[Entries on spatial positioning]
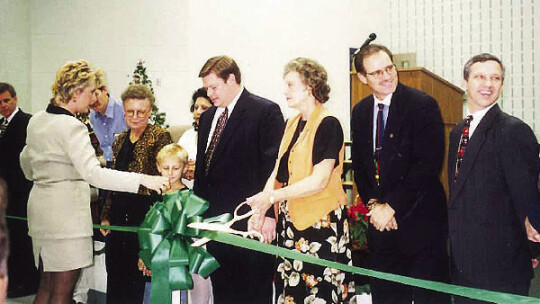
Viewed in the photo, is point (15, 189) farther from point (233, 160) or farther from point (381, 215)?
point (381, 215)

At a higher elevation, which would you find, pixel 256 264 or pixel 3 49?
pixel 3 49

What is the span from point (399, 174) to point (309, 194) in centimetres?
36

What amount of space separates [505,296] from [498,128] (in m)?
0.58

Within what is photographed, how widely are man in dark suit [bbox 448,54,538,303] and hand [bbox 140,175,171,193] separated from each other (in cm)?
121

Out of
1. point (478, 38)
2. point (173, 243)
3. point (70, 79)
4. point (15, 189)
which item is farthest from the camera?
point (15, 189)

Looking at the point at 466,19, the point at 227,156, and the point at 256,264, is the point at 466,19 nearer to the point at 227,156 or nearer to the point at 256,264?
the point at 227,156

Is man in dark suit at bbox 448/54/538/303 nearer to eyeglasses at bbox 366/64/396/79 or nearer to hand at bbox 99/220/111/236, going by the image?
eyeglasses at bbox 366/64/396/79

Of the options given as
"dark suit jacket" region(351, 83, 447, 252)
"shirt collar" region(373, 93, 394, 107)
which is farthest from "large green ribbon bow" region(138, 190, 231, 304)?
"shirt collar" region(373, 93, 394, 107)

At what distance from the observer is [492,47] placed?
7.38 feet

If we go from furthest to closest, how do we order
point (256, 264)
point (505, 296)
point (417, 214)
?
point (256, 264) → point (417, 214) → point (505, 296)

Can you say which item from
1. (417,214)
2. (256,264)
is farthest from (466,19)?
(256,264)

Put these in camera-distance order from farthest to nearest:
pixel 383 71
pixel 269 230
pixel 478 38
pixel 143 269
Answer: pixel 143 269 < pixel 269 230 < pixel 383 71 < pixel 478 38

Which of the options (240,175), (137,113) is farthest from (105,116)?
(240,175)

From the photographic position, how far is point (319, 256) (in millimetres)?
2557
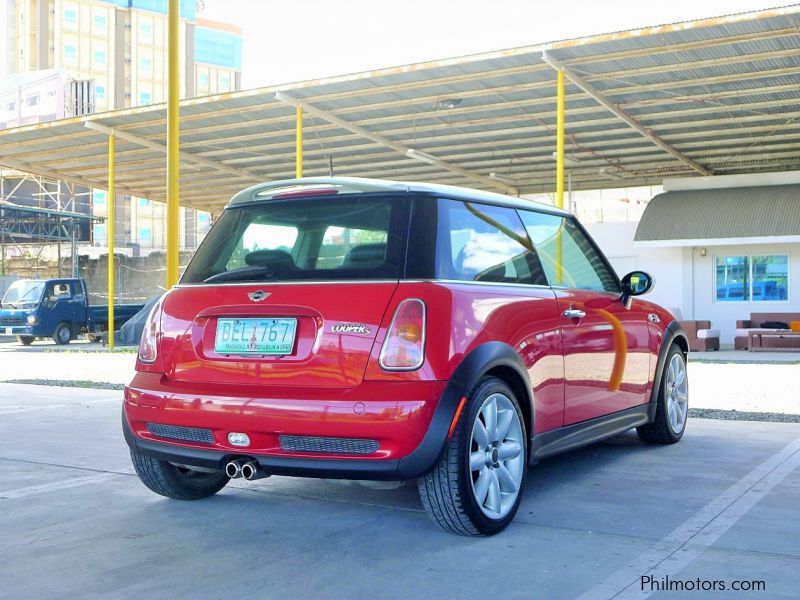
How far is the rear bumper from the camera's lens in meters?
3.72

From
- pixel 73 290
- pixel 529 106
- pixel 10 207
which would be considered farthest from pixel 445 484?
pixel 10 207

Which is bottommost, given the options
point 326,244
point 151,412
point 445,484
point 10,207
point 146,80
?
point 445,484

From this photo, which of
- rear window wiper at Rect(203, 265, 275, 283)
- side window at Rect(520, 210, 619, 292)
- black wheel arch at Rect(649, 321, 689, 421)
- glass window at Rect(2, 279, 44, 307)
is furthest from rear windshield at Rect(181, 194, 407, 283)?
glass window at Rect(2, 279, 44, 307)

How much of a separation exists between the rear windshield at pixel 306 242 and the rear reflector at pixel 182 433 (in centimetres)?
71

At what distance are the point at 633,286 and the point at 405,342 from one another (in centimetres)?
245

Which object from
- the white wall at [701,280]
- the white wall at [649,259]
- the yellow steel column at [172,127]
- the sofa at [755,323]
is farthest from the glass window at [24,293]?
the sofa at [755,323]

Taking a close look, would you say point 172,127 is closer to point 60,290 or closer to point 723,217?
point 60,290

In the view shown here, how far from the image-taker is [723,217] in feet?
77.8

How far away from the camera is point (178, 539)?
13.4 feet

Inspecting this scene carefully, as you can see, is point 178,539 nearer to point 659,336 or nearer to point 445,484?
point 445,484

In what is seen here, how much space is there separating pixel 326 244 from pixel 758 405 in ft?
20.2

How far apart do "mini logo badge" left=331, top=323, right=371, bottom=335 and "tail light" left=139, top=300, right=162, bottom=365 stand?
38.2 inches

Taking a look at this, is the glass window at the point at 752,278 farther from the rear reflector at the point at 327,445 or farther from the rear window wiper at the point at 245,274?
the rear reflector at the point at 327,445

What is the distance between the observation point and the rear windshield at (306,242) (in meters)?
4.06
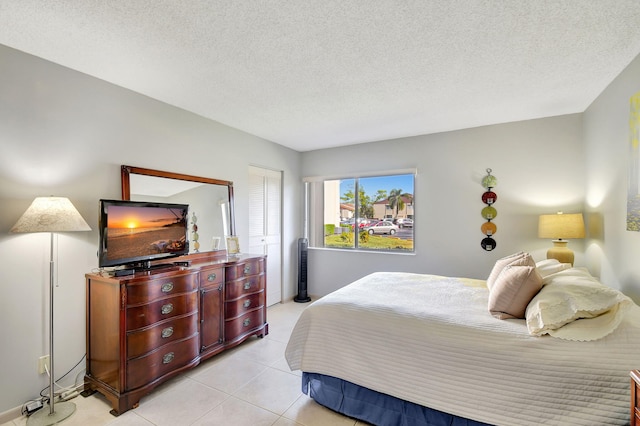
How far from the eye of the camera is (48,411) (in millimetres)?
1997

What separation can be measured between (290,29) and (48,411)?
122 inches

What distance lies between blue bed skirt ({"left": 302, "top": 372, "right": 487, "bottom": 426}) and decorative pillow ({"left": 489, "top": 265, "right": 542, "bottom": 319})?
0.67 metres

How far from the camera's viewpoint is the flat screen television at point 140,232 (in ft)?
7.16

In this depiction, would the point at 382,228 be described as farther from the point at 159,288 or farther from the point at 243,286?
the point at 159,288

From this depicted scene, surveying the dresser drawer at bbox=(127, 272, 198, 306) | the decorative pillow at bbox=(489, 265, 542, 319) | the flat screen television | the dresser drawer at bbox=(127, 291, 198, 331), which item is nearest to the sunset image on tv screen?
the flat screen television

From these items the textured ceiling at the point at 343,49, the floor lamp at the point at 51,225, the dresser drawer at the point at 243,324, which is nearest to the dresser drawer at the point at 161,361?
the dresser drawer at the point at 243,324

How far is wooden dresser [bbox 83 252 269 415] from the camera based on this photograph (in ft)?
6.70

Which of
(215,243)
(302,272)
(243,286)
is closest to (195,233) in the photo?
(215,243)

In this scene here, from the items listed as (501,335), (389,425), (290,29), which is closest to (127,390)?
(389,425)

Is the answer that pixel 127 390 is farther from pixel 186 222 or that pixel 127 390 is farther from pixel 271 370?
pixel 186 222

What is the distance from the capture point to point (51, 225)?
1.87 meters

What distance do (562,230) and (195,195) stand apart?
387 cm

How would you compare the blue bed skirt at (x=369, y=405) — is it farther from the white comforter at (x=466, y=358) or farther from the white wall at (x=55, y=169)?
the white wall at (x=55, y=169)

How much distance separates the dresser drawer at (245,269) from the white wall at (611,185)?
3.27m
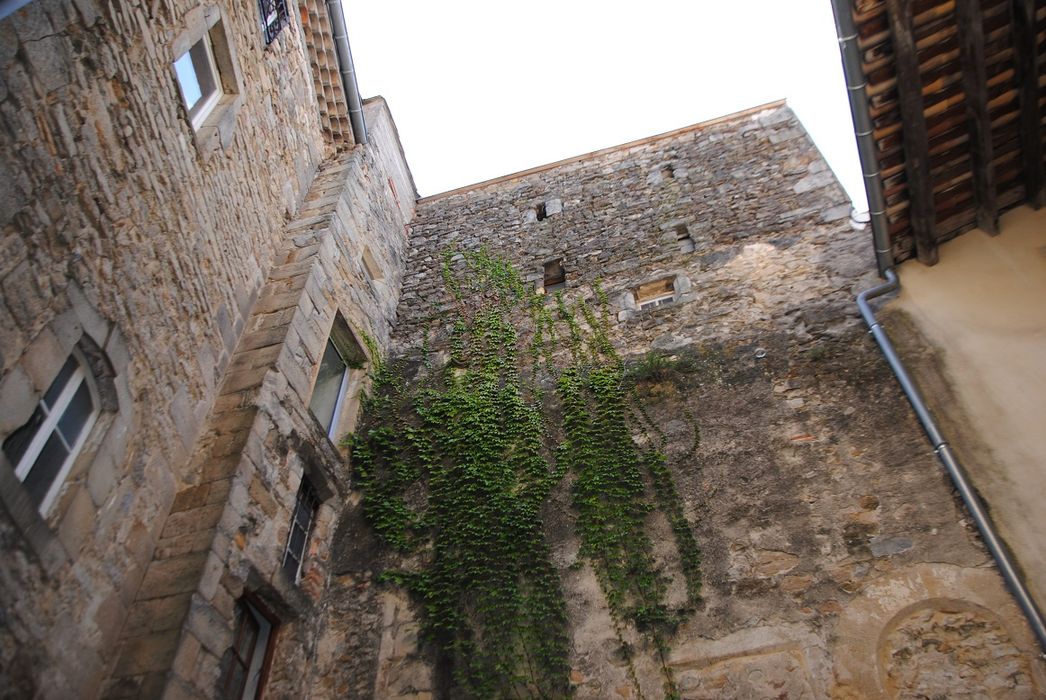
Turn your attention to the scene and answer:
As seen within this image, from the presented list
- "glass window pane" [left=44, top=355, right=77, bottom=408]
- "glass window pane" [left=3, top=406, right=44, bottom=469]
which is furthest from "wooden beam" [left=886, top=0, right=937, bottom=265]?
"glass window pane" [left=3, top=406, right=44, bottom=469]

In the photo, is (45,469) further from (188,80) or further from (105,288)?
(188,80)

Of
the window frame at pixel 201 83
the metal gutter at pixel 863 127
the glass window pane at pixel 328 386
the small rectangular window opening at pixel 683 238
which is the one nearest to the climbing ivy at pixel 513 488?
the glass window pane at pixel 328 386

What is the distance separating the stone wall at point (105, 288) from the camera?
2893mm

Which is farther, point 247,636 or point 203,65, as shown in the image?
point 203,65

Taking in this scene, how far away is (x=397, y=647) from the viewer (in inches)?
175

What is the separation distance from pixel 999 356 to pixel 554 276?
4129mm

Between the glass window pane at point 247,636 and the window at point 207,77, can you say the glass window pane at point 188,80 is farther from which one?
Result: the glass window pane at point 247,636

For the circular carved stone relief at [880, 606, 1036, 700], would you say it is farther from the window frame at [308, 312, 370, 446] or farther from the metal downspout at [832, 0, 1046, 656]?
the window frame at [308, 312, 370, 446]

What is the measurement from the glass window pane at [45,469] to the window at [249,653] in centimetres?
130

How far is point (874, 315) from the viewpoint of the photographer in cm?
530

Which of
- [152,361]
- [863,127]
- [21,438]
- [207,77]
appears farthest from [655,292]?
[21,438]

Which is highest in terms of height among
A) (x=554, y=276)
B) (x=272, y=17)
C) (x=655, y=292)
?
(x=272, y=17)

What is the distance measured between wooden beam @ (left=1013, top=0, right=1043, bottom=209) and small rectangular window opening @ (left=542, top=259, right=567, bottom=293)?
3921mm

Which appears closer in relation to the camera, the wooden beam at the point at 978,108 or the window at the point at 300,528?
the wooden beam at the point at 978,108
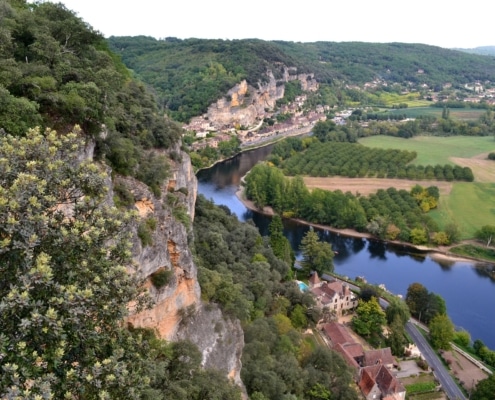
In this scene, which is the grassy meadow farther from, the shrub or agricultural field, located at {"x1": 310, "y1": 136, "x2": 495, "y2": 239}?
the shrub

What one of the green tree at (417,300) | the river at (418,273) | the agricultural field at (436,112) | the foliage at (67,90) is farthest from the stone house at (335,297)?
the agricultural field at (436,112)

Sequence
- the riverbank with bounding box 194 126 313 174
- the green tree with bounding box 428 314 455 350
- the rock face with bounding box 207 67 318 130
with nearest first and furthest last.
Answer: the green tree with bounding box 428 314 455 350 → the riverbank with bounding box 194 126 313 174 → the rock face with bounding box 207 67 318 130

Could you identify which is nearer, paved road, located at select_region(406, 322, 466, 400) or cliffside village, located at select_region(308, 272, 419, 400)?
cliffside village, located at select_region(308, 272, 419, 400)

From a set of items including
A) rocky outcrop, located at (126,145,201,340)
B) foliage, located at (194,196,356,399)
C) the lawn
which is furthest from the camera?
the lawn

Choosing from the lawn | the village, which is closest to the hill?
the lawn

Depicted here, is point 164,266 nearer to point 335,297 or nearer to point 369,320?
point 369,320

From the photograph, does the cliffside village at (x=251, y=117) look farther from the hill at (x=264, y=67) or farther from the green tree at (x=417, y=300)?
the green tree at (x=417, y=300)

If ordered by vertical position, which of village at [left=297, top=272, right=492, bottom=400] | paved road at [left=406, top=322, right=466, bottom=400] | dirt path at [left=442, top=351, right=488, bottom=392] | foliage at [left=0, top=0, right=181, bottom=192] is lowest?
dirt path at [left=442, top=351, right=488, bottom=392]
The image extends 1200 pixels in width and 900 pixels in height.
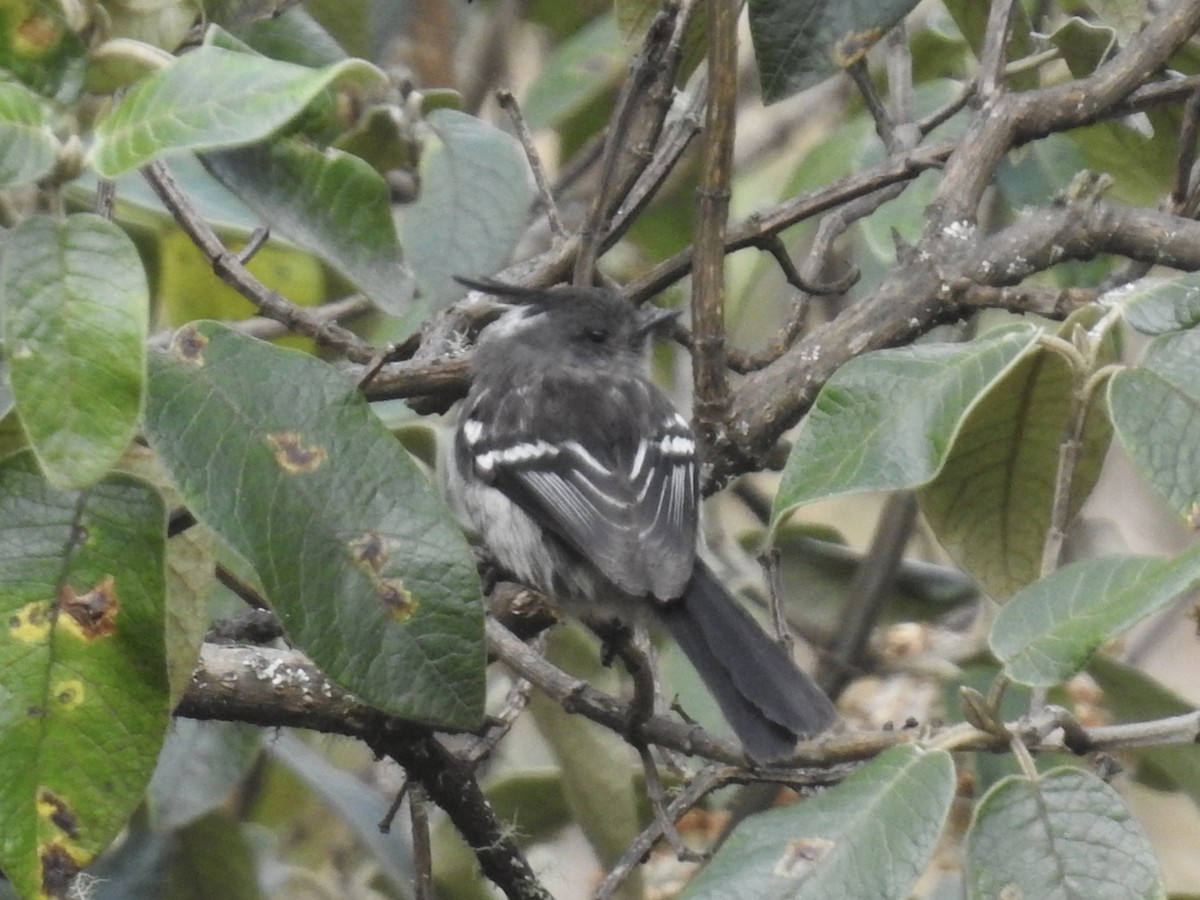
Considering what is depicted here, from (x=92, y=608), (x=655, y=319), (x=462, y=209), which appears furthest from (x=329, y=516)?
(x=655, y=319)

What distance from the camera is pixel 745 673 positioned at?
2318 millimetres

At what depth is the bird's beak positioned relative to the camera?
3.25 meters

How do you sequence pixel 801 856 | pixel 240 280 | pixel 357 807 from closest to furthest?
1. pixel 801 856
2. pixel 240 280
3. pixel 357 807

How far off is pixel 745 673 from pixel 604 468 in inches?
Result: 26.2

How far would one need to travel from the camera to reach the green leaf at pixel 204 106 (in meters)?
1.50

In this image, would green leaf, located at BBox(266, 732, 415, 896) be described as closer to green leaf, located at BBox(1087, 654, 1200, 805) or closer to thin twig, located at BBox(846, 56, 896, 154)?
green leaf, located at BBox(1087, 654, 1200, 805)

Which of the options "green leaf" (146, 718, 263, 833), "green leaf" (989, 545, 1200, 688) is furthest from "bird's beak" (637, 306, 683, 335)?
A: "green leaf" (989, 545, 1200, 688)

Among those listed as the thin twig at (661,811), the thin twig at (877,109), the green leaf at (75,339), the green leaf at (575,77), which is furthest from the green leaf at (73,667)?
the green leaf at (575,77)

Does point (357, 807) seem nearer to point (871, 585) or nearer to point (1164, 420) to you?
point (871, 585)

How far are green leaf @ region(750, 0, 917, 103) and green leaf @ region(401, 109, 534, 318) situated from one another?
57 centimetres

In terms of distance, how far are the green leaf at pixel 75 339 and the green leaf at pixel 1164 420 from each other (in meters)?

**GOAL OF THE EXERCISE**. Look above for the line containing "306, 683, 335)?"; copy from it through the last line, exactly, and nothing more.

**EXERCISE RESULT**.
Which of the options "green leaf" (146, 718, 263, 833), "green leaf" (989, 545, 1200, 688) is furthest from "bird's beak" (637, 306, 683, 335)?
A: "green leaf" (989, 545, 1200, 688)

Among those listed as the thin twig at (661,811), the thin twig at (877,109), the green leaf at (75,339), the green leaf at (575,77), which is furthest from the green leaf at (73,667)?
the green leaf at (575,77)

Does point (357, 807) seem nearer to point (871, 585) or nearer to point (1164, 420) to you?
point (871, 585)

How far are green leaf @ region(750, 0, 917, 103) and green leaf @ region(401, 109, 534, 318) situated from one another?
57 centimetres

In terms of distance, how far are the green leaf at pixel 75 339 and the green leaf at pixel 1164 420 from each other (in meters)?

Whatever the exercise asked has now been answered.